++++ LISTED RECORDS

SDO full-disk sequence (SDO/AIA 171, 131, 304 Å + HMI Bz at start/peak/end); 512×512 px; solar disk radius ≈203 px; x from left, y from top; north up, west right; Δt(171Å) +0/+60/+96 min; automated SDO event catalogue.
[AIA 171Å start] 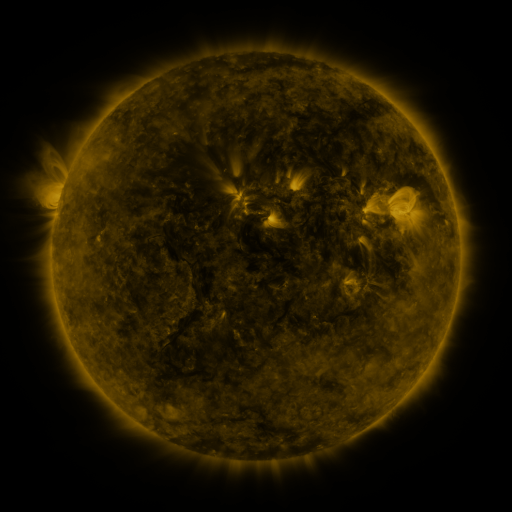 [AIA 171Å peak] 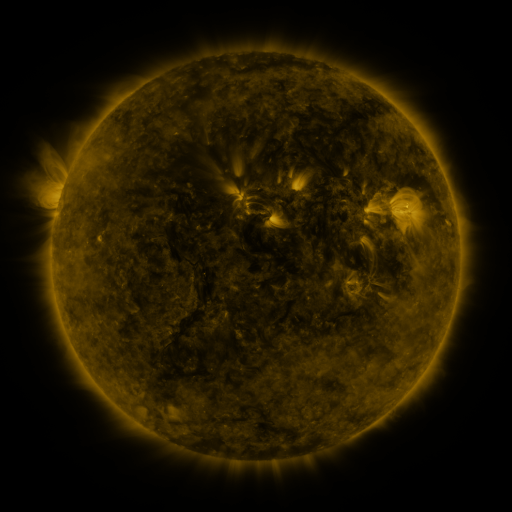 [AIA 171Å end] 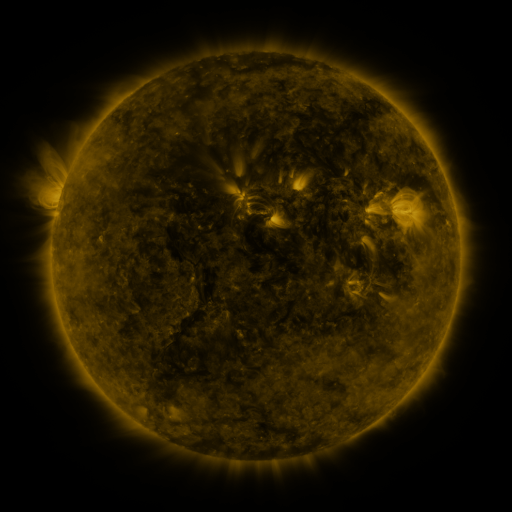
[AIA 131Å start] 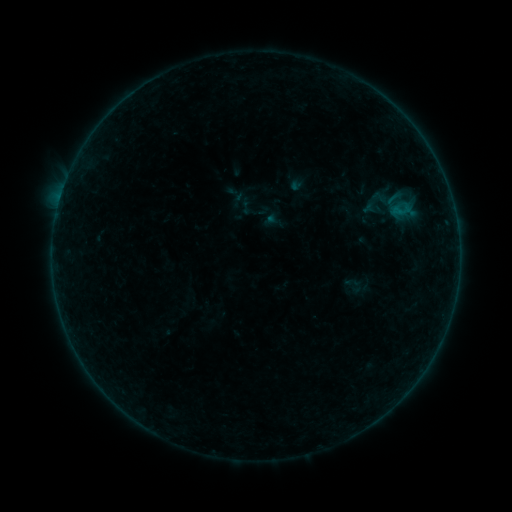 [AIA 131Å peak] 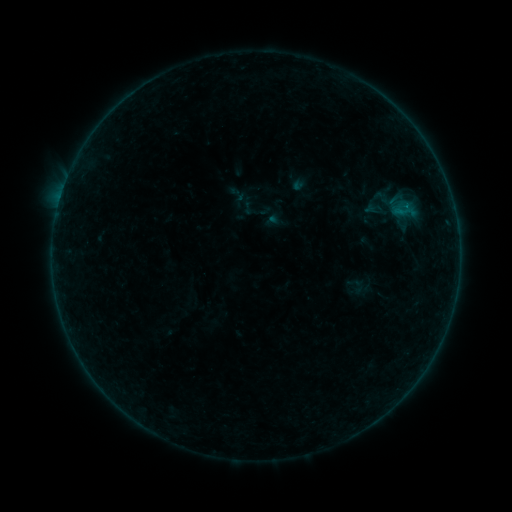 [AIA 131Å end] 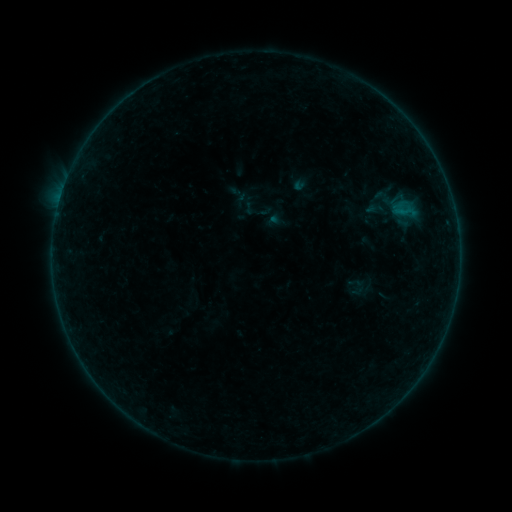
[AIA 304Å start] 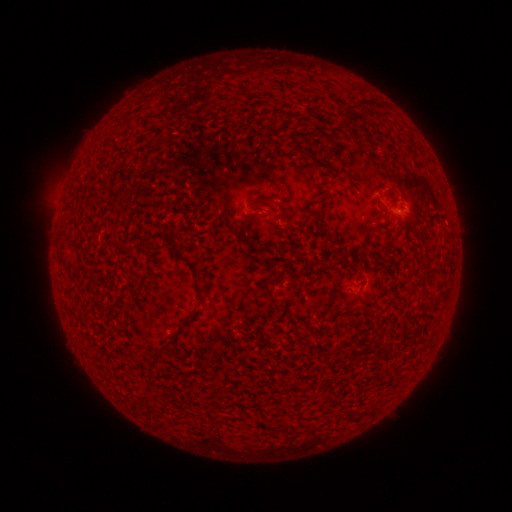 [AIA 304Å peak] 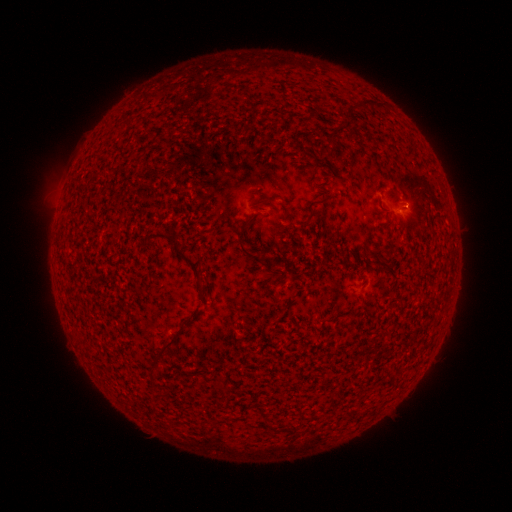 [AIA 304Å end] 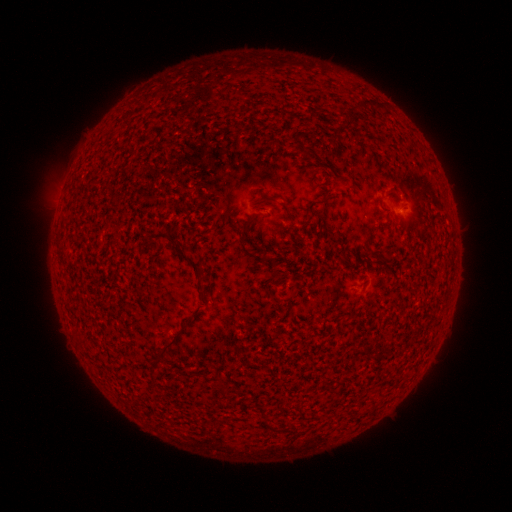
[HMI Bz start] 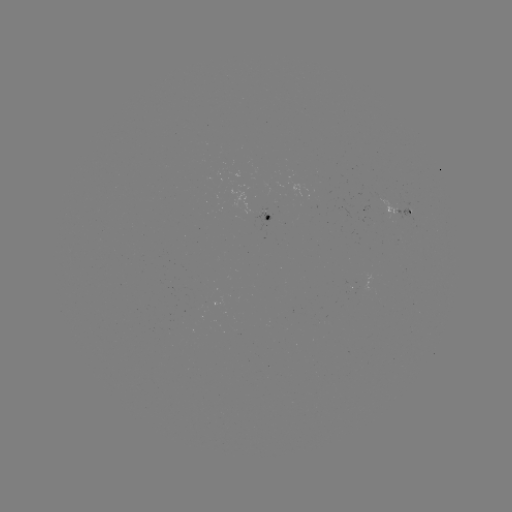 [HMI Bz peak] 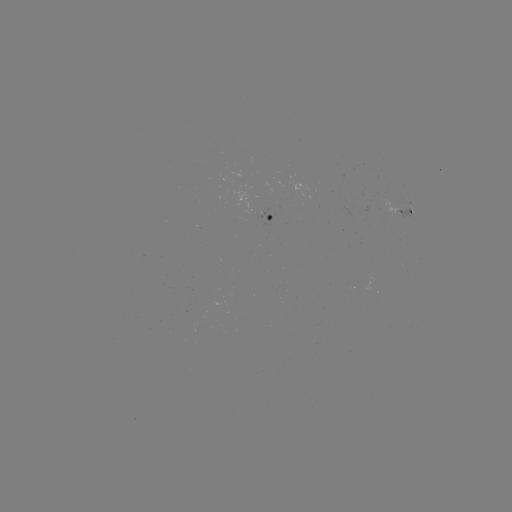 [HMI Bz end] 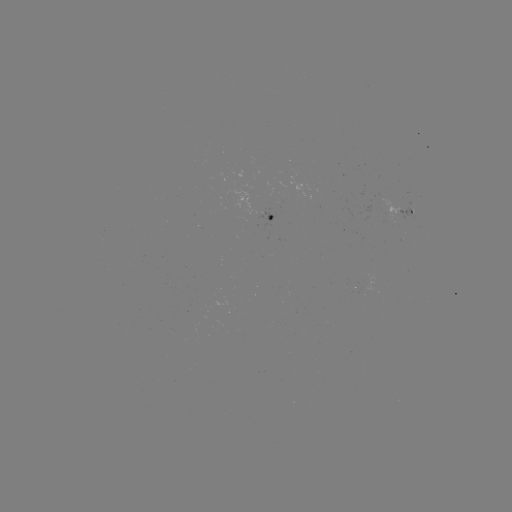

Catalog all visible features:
emerging-flux region: (381, 202)
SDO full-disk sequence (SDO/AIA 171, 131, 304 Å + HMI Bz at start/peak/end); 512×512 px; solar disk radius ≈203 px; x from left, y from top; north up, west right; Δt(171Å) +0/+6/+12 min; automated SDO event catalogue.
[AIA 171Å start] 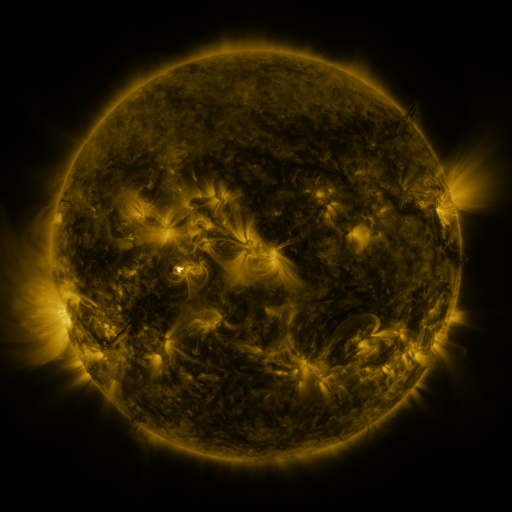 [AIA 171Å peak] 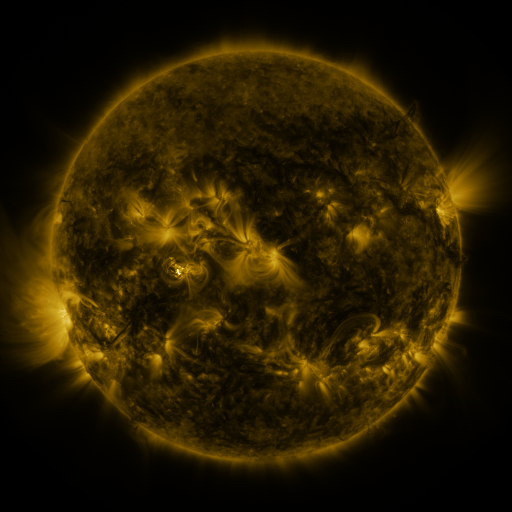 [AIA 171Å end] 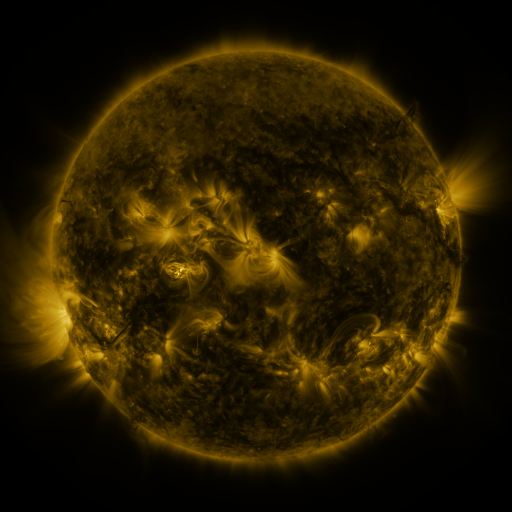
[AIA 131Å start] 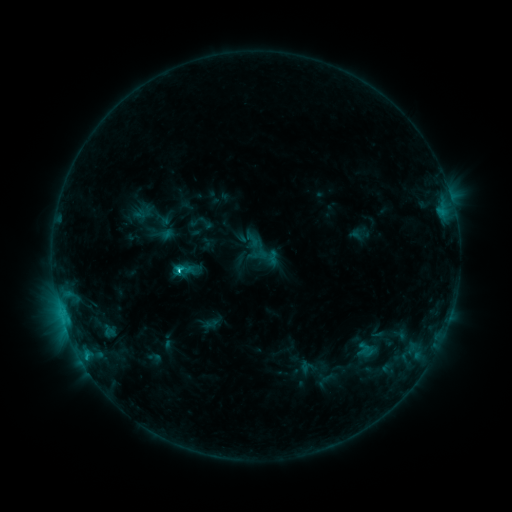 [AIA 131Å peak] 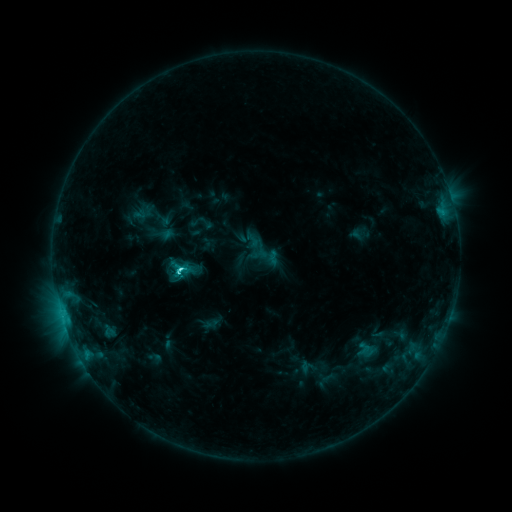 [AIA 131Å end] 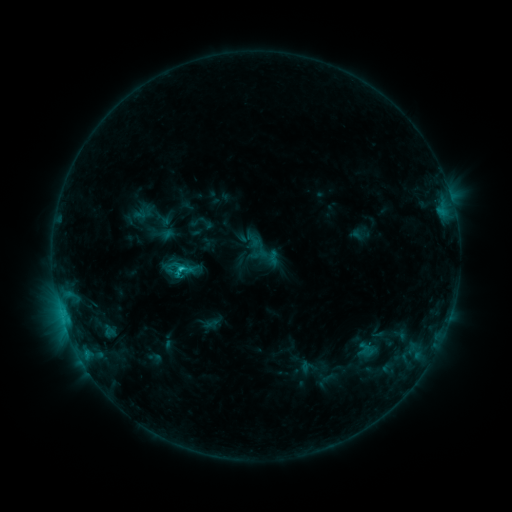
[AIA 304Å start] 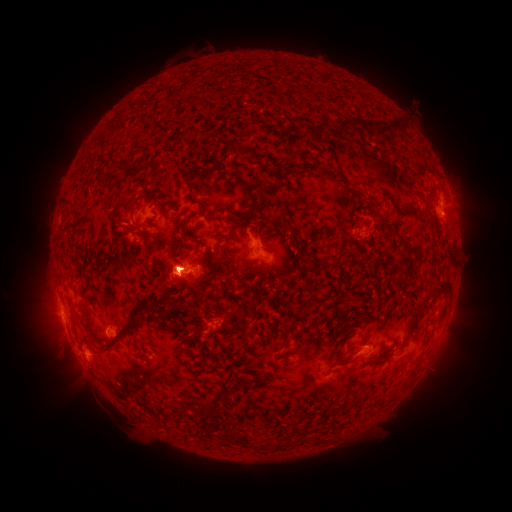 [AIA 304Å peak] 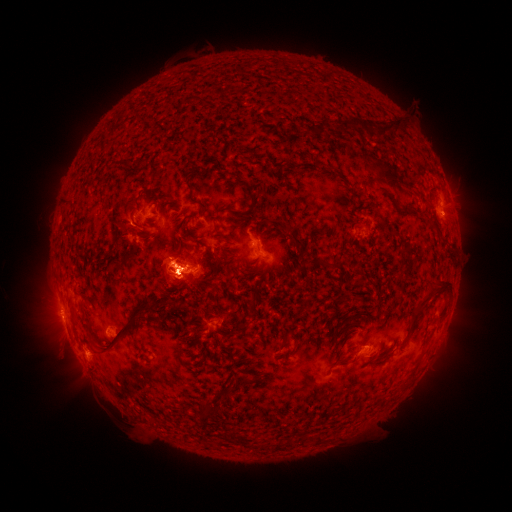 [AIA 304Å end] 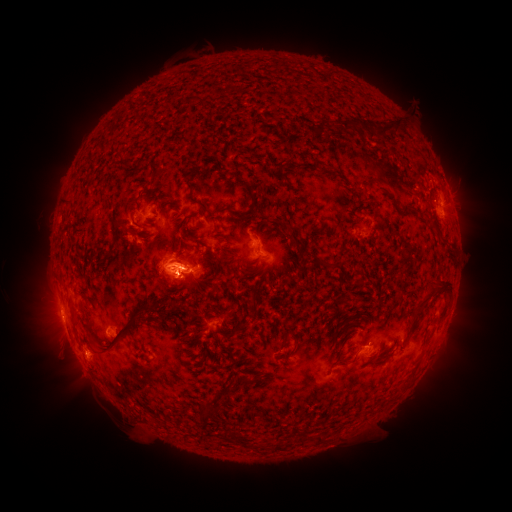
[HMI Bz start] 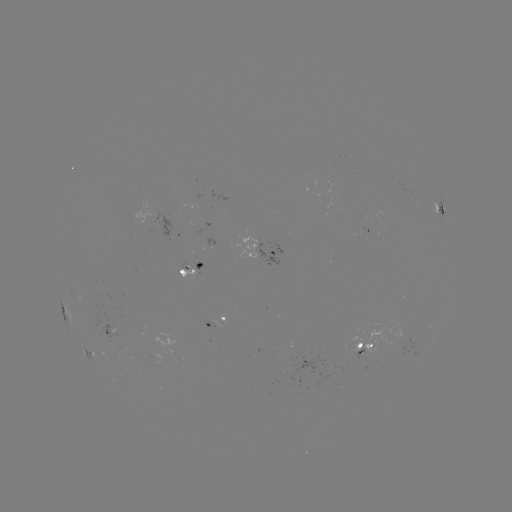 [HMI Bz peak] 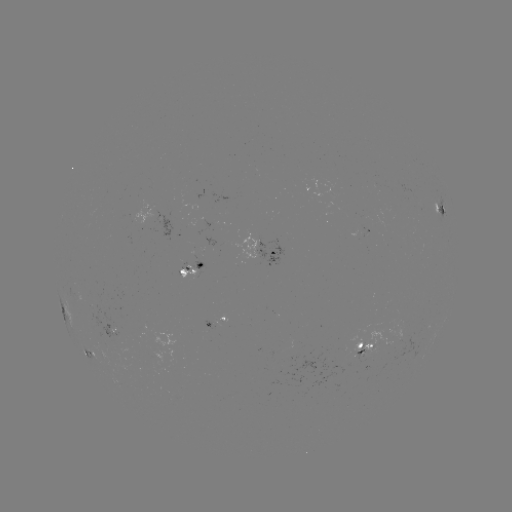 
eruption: (404, 283, 473, 405)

++++++++

- SHORT EXERCISE
Extract every line of the records above that contains the string "west", matching case exactly.

- ANSWER TO THE TASK
SDO full-disk sequence (SDO/AIA 171, 131, 304 Å + HMI Bz at start/peak/end); 512×512 px; solar disk radius ≈203 px; x from left, y from top; north up, west right; Δt(171Å) +0/+60/+96 min; automated SDO event catalogue.
SDO full-disk sequence (SDO/AIA 171, 131, 304 Å + HMI Bz at start/peak/end); 512×512 px; solar disk radius ≈203 px; x from left, y from top; north up, west right; Δt(171Å) +0/+6/+12 min; automated SDO event catalogue.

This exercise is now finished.